Here, a husband was beating his wife in a parking lot.2 Officer Lackey was summoned. While responding to the call of duty, she collided with the Quackenbush vehicle. She was not merely performing a routine and generic police function, as was the case in Tittle, City of Wakarusa, and City of Valparaiso. Instead, her situation is much more akin to the high speed chase of Seymour National Bank, where an officer had notice of a crime and was responding. If the trooper in Seymour was effecting an arrest while chasing a suspect, as the supreme court held, surely Officer Lackey, at a minimum, was engaged in activity attendant to the effecting an arrest, surrounding an arrest, in the course of apprehending an arrest, and, yes, even actually attempting to effect an arrest when she sped to the victim's rescue.
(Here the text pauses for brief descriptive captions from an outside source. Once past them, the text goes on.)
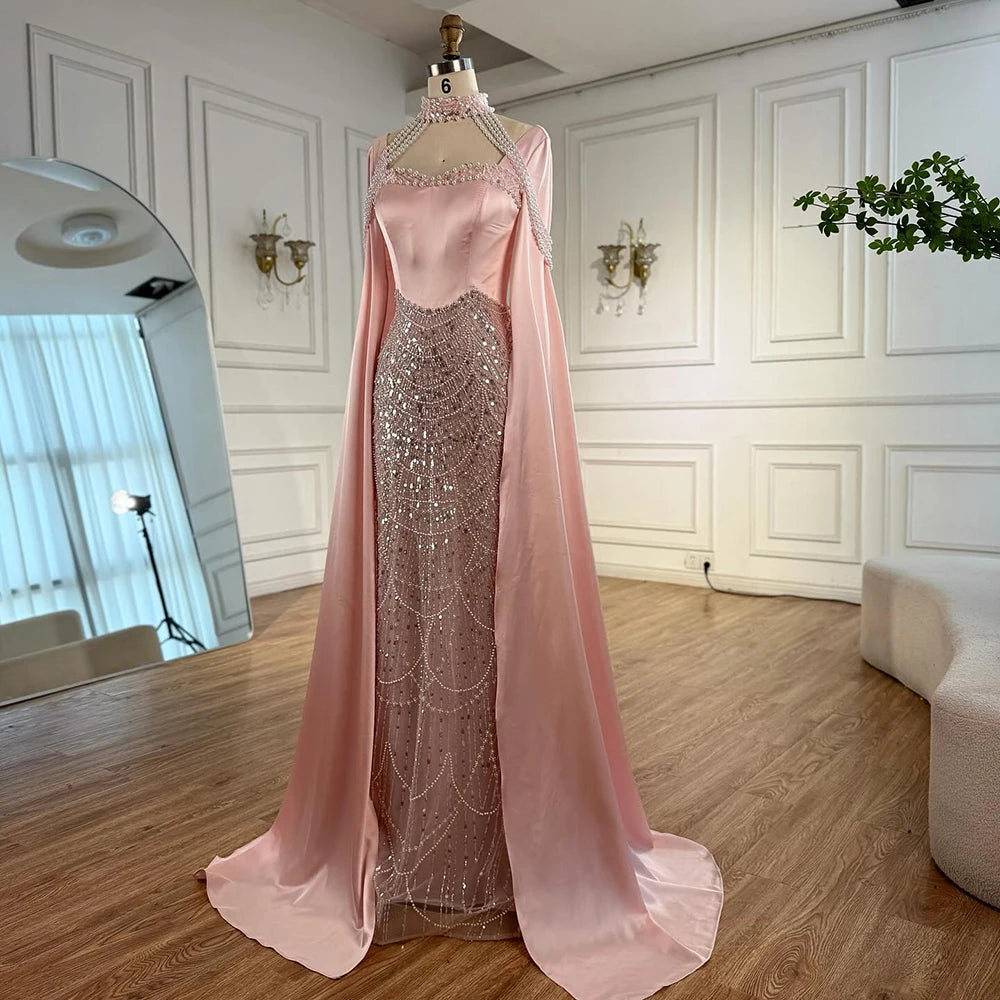 Luxury Arabic Pearls Pink Evening Dress with Cape LA73051 - SERENE HILL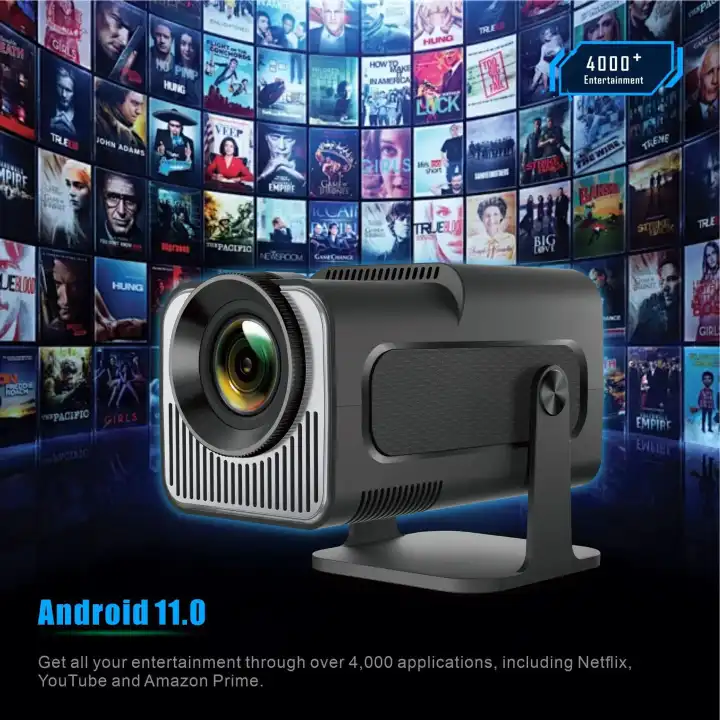 Hy320 projector mini 4k android projectors with youtube and wifi  portable home theater projector with android 11 smart projectors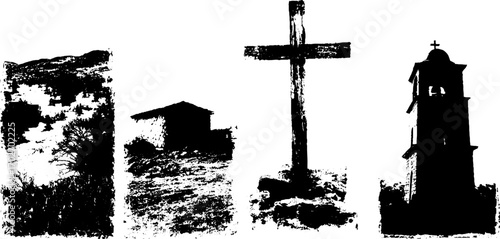 Gothic landscapes silhouette set featuring cross, church, and rural scenery for dark themes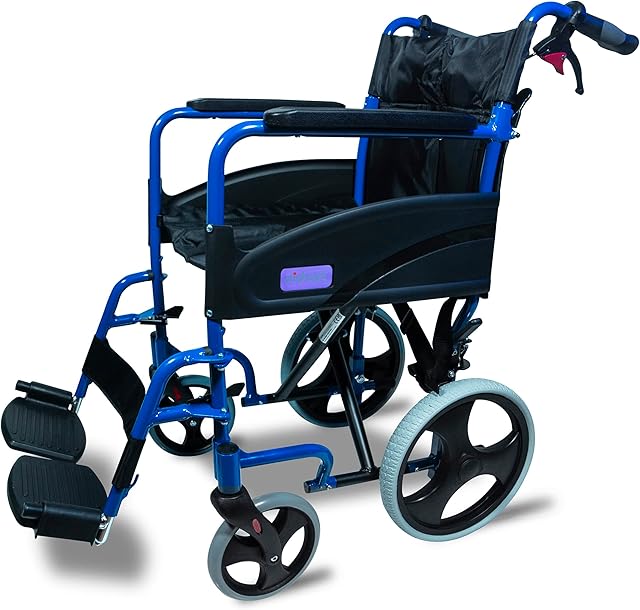 Aidapt Folding Lightweight Attendant Propelled Aluminium Wheelchair With 18" Seat, Brakes, Lap Strap, Padded Upholstery, Removable Foot Rests and Side Panels for Privacy. Indoors and Outside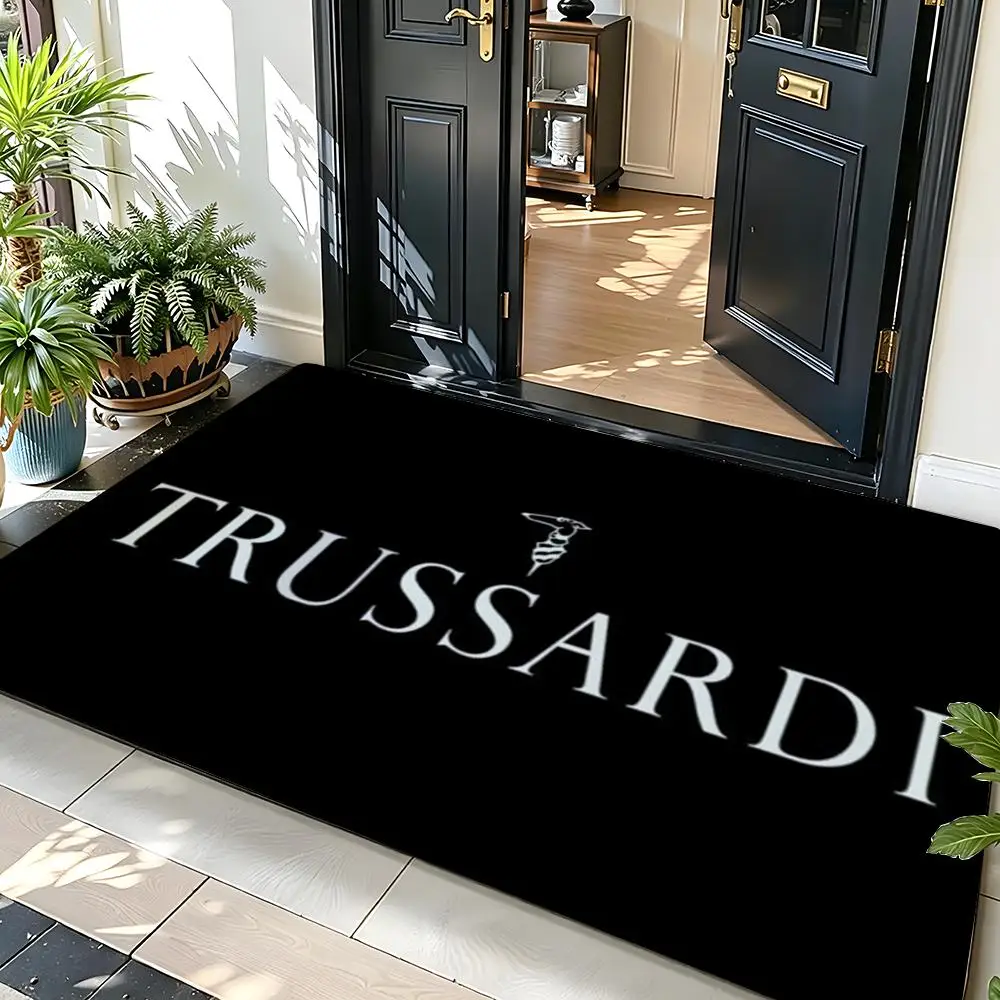 Tapete de Chão T-Trussardi de Moda, Tapete de Entrada de Flanela Macia, Antiderrapante e Absorvente para Banheiro e Quarto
Under each of these phrases, Officer Lackey was plainly enforcing the law. The result is even clearer if we favor the "attendant to" phrase, because "attendant" means "an accompanying thing or circumstance; a consequence or concomitant." AMERICAN HERITAGE DICTIONARY OF THE ENGLISH LANGUAGE 85 (4th printing 1969). Officer Lackey was required to drive her vehicle to the scene before she could stop the beating; although her driving was not the effecting of an arrest, it certainly was concomitant to effecting an arrest. I simply cannot escape the conclusion that an officer driving to the scene of a beating is engaged in activity attendant to effecting an arrest. Because Officer Lackey was acting within the scope of her employment and was enforcing the law, she is immune from liability under the Act. For this reason, I concur with the result Judge Chezem has reached.

. IND.CODE 34-4-16.5-1 et seq.

. I must also register my disapproval of the dissent's reference to the beating as a "domestic disturbance." My colleague is, unfortunately, merely reciting the moniker used by counsel at trial. Officer Lackey was responding to a man physically attacking a woman, a reprehensible yet all too common crime in our society. There can be no question the report of this crime warranted an immediate police response.